> TRY IT: Please output each line of the data exactly as it appears.

------ ENTRIES SHOWN

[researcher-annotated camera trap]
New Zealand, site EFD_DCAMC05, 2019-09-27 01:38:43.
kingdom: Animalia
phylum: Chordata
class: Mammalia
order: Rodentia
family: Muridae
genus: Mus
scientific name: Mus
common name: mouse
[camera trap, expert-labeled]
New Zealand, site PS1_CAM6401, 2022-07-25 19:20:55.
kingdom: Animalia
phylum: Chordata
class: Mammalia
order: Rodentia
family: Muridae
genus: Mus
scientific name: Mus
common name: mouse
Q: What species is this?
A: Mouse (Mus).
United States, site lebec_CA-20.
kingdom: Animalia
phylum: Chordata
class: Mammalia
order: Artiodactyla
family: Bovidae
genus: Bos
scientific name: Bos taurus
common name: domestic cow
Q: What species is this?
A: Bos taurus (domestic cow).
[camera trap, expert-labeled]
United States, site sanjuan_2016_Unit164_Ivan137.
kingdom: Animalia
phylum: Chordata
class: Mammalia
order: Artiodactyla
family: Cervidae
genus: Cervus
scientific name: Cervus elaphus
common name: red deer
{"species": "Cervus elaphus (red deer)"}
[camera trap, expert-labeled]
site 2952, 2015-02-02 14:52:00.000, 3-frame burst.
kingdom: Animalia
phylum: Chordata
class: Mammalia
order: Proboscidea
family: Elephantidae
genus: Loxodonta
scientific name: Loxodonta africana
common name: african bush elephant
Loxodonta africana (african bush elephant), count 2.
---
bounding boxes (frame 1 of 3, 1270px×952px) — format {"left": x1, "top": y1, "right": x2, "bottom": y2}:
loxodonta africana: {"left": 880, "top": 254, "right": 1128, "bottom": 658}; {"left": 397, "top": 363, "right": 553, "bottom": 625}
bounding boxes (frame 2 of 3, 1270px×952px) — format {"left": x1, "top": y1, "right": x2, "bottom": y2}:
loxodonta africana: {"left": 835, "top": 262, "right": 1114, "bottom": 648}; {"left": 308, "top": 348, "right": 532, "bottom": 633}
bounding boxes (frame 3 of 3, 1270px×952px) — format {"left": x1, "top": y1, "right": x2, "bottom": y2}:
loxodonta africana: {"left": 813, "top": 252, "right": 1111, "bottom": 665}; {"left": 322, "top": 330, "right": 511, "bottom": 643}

------------

> ANSWER SECTION:
[researcher-annotated camera trap]
New Zealand, site EFD_DCAMC05, 2019-09-27 01:38:43.
kingdom: Animalia
phylum: Chordata
class: Mammalia
order: Rodentia
family: Muridae
genus: Mus
scientific name: Mus
common name: mouse
[camera trap, expert-labeled]
New Zealand, site PS1_CAM6401, 2022-07-25 19:20:55.
kingdom: Animalia
phylum: Chordata
class: Mammalia
order: Rodentia
family: Muridae
genus: Mus
scientific name: Mus
common name: mouse
Q: What species is this?
A: Mouse (Mus).
United States, site lebec_CA-20.
kingdom: Animalia
phylum: Chordata
class: Mammalia
order: Artiodactyla
family: Bovidae
genus: Bos
scientific name: Bos taurus
common name: domestic cow
Q: What species is this?
A: Bos taurus (domestic cow).
[camera trap, expert-labeled]
United States, site sanjuan_2016_Unit164_Ivan137.
kingdom: Animalia
phylum: Chordata
class: Mammalia
order: Artiodactyla
family: Cervidae
genus: Cervus
scientific name: Cervus elaphus
common name: red deer
{"species": "Cervus elaphus (red deer)"}
[camera trap, expert-labeled]
site 2952, 2015-02-02 14:52:00.000, 3-frame burst.
kingdom: Animalia
phylum: Chordata
class: Mammalia
order: Proboscidea
family: Elephantidae
genus: Loxodonta
scientific name: Loxodonta africana
common name: african bush elephant
Loxodonta africana (african bush elephant), count 2.
---
bounding boxes (frame 1 of 3, 1270px×952px) — format {"left": x1, "top": y1, "right": x2, "bottom": y2}:
loxodonta africana: {"left": 880, "top": 254, "right": 1128, "bottom": 658}; {"left": 397, "top": 363, "right": 553, "bottom": 625}
bounding boxes (frame 2 of 3, 1270px×952px) — format {"left": x1, "top": y1, "right": x2, "bottom": y2}:
loxodonta africana: {"left": 835, "top": 262, "right": 1114, "bottom": 648}; {"left": 308, "top": 348, "right": 532, "bottom": 633}
bounding boxes (frame 3 of 3, 1270px×952px) — format {"left": x1, "top": y1, "right": x2, "bottom": y2}:
loxodonta africana: {"left": 813, "top": 252, "right": 1111, "bottom": 665}; {"left": 322, "top": 330, "right": 511, "bottom": 643}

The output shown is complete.